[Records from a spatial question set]
-------------------------

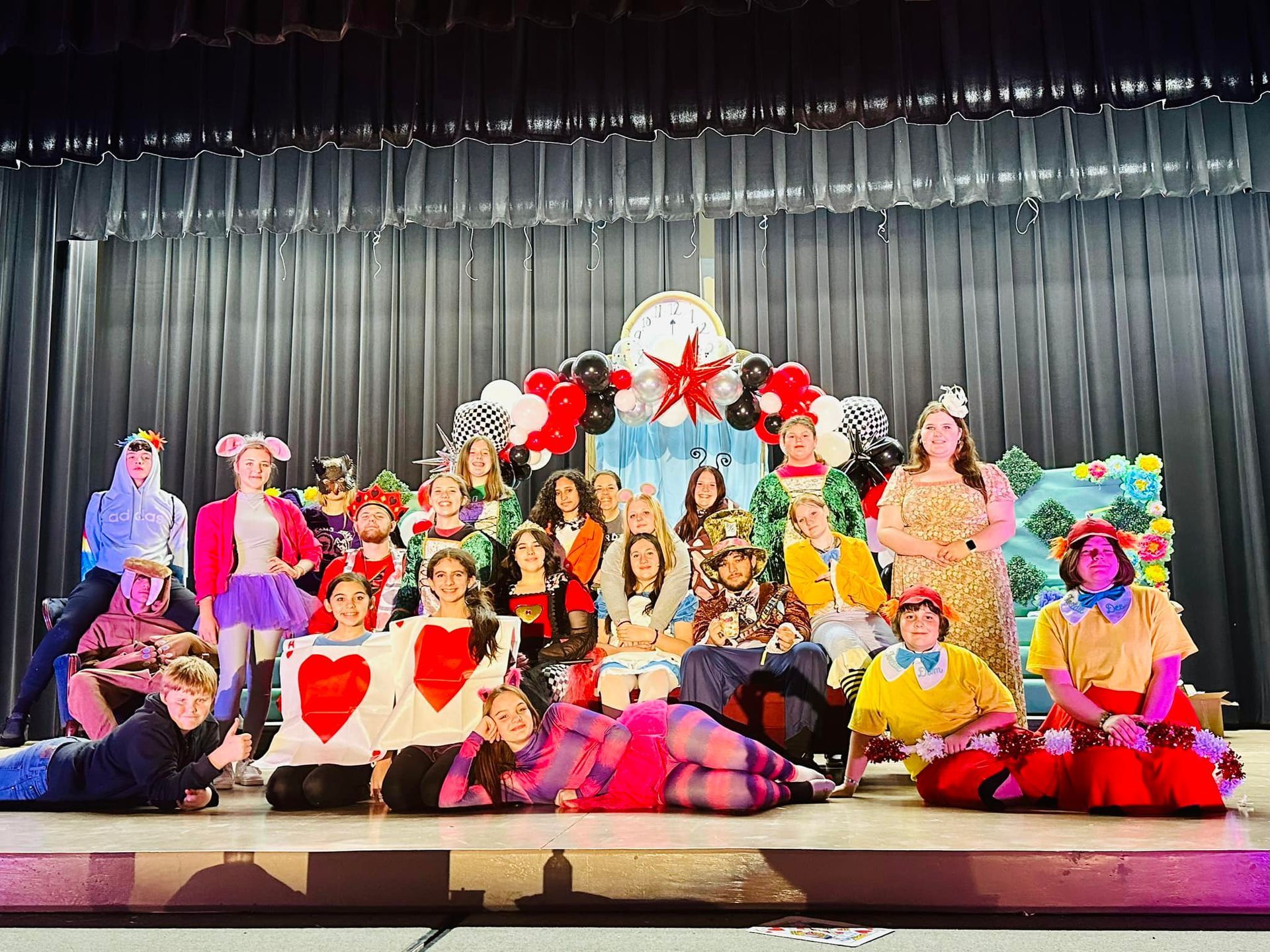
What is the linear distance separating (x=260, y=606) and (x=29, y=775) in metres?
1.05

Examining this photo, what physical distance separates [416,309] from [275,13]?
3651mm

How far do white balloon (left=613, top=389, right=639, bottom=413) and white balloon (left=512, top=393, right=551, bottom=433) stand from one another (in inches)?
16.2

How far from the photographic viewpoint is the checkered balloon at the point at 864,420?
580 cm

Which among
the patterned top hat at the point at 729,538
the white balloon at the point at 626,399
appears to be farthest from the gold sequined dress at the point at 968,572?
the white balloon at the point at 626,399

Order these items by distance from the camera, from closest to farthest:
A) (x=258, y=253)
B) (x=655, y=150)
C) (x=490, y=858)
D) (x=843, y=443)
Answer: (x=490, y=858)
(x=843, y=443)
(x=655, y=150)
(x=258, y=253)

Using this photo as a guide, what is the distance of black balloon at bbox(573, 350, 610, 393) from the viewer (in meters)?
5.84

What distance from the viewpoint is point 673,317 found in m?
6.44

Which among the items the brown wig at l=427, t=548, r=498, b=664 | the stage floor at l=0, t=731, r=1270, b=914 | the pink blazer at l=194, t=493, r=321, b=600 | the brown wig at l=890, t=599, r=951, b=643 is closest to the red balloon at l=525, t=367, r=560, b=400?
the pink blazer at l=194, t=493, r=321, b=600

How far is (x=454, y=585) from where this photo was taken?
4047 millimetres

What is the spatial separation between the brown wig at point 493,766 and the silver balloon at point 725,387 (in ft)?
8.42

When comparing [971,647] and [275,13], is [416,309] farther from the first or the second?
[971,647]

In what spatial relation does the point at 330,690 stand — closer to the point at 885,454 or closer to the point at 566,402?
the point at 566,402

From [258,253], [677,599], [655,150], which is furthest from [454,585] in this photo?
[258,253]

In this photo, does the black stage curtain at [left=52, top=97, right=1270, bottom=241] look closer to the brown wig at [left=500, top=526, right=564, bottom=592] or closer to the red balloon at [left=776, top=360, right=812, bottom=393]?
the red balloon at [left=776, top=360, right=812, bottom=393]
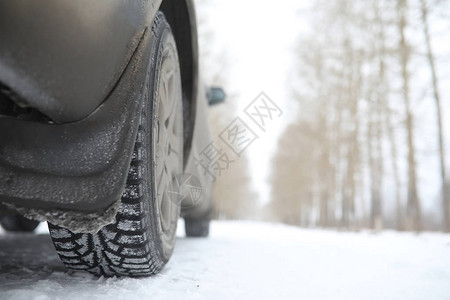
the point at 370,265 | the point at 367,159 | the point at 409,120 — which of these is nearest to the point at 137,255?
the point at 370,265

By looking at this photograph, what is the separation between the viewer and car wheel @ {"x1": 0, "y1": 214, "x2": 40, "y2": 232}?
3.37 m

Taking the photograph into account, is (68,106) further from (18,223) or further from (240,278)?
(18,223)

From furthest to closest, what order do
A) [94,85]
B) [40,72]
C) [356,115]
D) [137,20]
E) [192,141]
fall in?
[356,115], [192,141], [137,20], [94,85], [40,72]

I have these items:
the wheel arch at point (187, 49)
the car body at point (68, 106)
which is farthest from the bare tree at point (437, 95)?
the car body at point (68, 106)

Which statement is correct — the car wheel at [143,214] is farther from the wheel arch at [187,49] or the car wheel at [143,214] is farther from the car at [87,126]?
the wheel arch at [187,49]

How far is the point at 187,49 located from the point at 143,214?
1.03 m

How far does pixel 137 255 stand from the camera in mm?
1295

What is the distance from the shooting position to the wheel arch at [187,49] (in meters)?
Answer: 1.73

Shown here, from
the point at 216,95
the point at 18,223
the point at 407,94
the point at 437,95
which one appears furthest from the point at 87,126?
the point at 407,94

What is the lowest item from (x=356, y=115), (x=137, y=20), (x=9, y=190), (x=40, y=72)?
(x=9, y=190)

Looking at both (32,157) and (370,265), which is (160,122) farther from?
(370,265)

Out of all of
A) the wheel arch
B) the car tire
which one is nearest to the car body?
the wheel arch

-------------------------

[WHAT IS BEING ASKED] Turn every line of the listing above into a numbered list, skipping blank lines. Leave the pictures out of your answer.

[TASK RESPONSE]
1. What is the linear distance separating (x=260, y=606) and (x=29, y=775) in metres?
2. 1.05
3. Examining this photo, what physical distance separates [416,309] from [275,13]?
4. 3651mm
5. How far do white balloon (left=613, top=389, right=639, bottom=413) and white balloon (left=512, top=393, right=551, bottom=433) stand from one another (in inches)?
6. 16.2
7. How far from the photographic viewpoint is the checkered balloon at the point at 864,420?
8. 580 cm
9. Which among
10. the patterned top hat at the point at 729,538
11. the white balloon at the point at 626,399
12. appears to be farthest from the gold sequined dress at the point at 968,572?
13. the white balloon at the point at 626,399
14. Order these items by distance from the camera, from closest to farthest:
15. A) (x=258, y=253)
16. B) (x=655, y=150)
17. C) (x=490, y=858)
18. D) (x=843, y=443)
19. Answer: (x=490, y=858)
20. (x=843, y=443)
21. (x=655, y=150)
22. (x=258, y=253)
23. Using this photo as a guide, what is the distance of black balloon at bbox(573, 350, 610, 393) from the viewer (in meters)?
24. 5.84
25. What distance from the viewpoint is point 673,317 found in m?
26. 6.44
27. Which among the items the brown wig at l=427, t=548, r=498, b=664 | the stage floor at l=0, t=731, r=1270, b=914 | the pink blazer at l=194, t=493, r=321, b=600 | the brown wig at l=890, t=599, r=951, b=643 is closest to the red balloon at l=525, t=367, r=560, b=400?
28. the pink blazer at l=194, t=493, r=321, b=600
29. How far is (x=454, y=585) from where this photo was taken?
30. 4047 millimetres
31. What is the spatial separation between the brown wig at point 493,766 and the silver balloon at point 725,387 (in ft)?
32. 8.42
33. When comparing [971,647] and [275,13], is [416,309] farther from the first or the second?
34. [971,647]
35. In what spatial relation does the point at 330,690 stand — closer to the point at 885,454 or closer to the point at 566,402?
36. the point at 566,402
37. From [258,253], [677,599], [655,150], which is furthest from [454,585] in this photo?
38. [258,253]
39. In this photo, does the black stage curtain at [left=52, top=97, right=1270, bottom=241] look closer to the brown wig at [left=500, top=526, right=564, bottom=592] or closer to the red balloon at [left=776, top=360, right=812, bottom=393]?
40. the red balloon at [left=776, top=360, right=812, bottom=393]
41. the point at 370,265 | the point at 367,159 | the point at 409,120 — which of these is nearest to the point at 137,255?
42. the point at 370,265
43. By looking at this photograph, what is the separation between the viewer and car wheel @ {"x1": 0, "y1": 214, "x2": 40, "y2": 232}?
44. 3.37 m
45. Taking the photograph into account, is (68,106) further from (18,223) or further from (240,278)?
46. (18,223)
47. From furthest to closest, what order do
48. A) [94,85]
49. B) [40,72]
50. C) [356,115]
51. D) [137,20]
52. E) [192,141]
53. fall in?
54. [356,115], [192,141], [137,20], [94,85], [40,72]
55. I have these items:
56. the wheel arch at point (187, 49)
57. the car body at point (68, 106)
58. which is farthest from the bare tree at point (437, 95)?
59. the car body at point (68, 106)
60. Which statement is correct — the car wheel at [143,214] is farther from the wheel arch at [187,49] or the car wheel at [143,214] is farther from the car at [87,126]?
61. the wheel arch at [187,49]
62. How far is the point at 187,49 located from the point at 143,214?
63. 1.03 m
64. How far does pixel 137 255 stand from the camera in mm?
65. 1295
66. What is the distance from the shooting position to the wheel arch at [187,49] (in meters)?
67. Answer: 1.73
68. Shown here, from
69. the point at 216,95
70. the point at 18,223
71. the point at 407,94
72. the point at 437,95
73. which one appears furthest from the point at 87,126?
74. the point at 407,94
75. What is the lowest item from (x=356, y=115), (x=137, y=20), (x=9, y=190), (x=40, y=72)?
76. (x=9, y=190)
77. Looking at both (32,157) and (370,265), which is (160,122) farther from?
78. (370,265)
79. Out of all of
80. A) the wheel arch
81. B) the car tire
82. which one is nearest to the car body?
83. the wheel arch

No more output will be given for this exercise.